Representatives of the Turkic-speaking Countries (TurkPA) also shared their opinion on the event.
“The early parliamentary elections, as well as the elections to the local representative bodies (maslikhats), are in full compliance with the national legislation of Kazakhstan and international electoral standards,” said Haluk Ipek, head of the election observation mission of the Turkic-Speaking Countries Parliamentary Assembly (TurkPA) and member of Turkey’s Grand National Assembly.
According to the organisation’s mission, all the conditions for voting were created for the country’s citizens. The observers also noted the process was organised at a very high technical level.
“During visits to the polling stations no violations were detected. For this reason, we believe that the election was conducted objectively and openly, transparently and in a democratic manner,” said Ipek.
The director of the Institute of CIS and Eastern Europe countries, the President of the International Centre for the Study of Electoral Systems Alexander Tzinker from Israel noted the work of Centres for Services for Population (mainly known in Kazakhstan under their Russian acronym – TSONs) during the election.
“I would like to note TSONs. It is a great advantage because they allowed your citizens to quickly solve problems in those cases when a person does not appear on the registered voters list at a particular polling station. In other countries in cases like this people should go to courts, sometimes they are able to vote only on the second day. It is not so difficult procedure, but sometimes people are not willing to go through bureaucratic delays and they decide not to vote this time. And TSONs services helped to save votes,” said Tzinker.
Several Kazakh public associations have already made their reports.

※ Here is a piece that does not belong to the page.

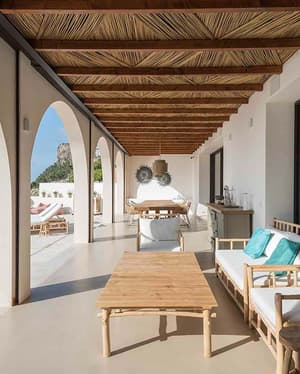 The Port Balcony Villa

Echo, a non-governmental organisation, stated the election was held according to Kazakh legislation and declared authorities ensured suffrage.
“An analysis of the results of the elections to the legislative bodies in 2012 and 2016 shows positive dynamics in the improvement of regulatory and legal framework, procedure and organisation of the elections,” stated its report.
The Youth Informational Service of Kazakhstan (League of Young Voters) detected several infringements, but recognised the election as valid.
“During the observation a positive trend was revealed, such as the perception of local observers by election commissions. The number of violations of their rights was substantially smaller as compared with the results in 2012. Also, technical equipment areas were improved: video surveillance was working in many areas, and comprehensive information on the electoral procedures was available as well,” according to its report.